(Provided passage)
━━━━━━━━━━
DENVER — Veritone recently announced the results of its second annual nationwide Transparency and Trust Report, which focuses on the relationship between law enforcement agencies and the communities they serve. The report includes nearly 3,000 responses.

“Looking back on media headlines, 2020 and 2021 were a time of uncertainty and division across the country, particularly between civilians and law enforcement, with mass protests and calls to reform, defund, or even abolish the police force,” said Jon Gacek, general manager of aiWARE Enterprise, Veritone. “With comparisons from last year’s findings, we have an opportunity to measure just how far the needle has moved one way or the other. Most importantly, it can inform us as to what can be done to unite us.”

Important takeaways from the report include:

  • Law enforcement should remain focused on deterring violent crime: 84% of respondents want cops to focus on responding to violent crimes.
━━━━━━━━━━
(Supplied information)
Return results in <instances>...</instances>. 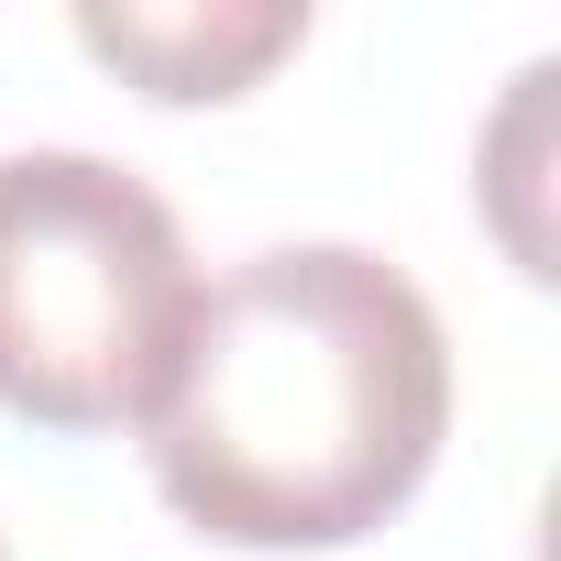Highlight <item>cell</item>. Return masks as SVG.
━━━━━━━━━━
(Set problem 1)
Translate this sentence from the passage on police–community trust into Spanish: "The report includes nearly 3,000 responses."
(Set problem 2)
Resume the press release on the Veritone trust report after its final bullet point.

(Task answer 1)
El informe incluye casi 3,000 respuestas.

(Task answer 2)
  • The majority support LEOs and think policing has become harder: 70% think being a cop in the U.S. has become harder over the last five years. In addition, 62% think policing has become politically polarized, and 61% think it’s possible to support law enforcement and be against racism.
  • New technology can improve trust and transparency: This year’s results determined that the less understanding people have about law enforcement technology, the less likely they are to trust the technology or the police to use it the proper way. Those familiar with such technology are 81% more likely to have trust in it.
  • Communities need additional education when it comes to policing: 25% don’t have or don’t want to say their opinion on questions about policing and technologies for LEOs. This could potentially mean the public needs more information.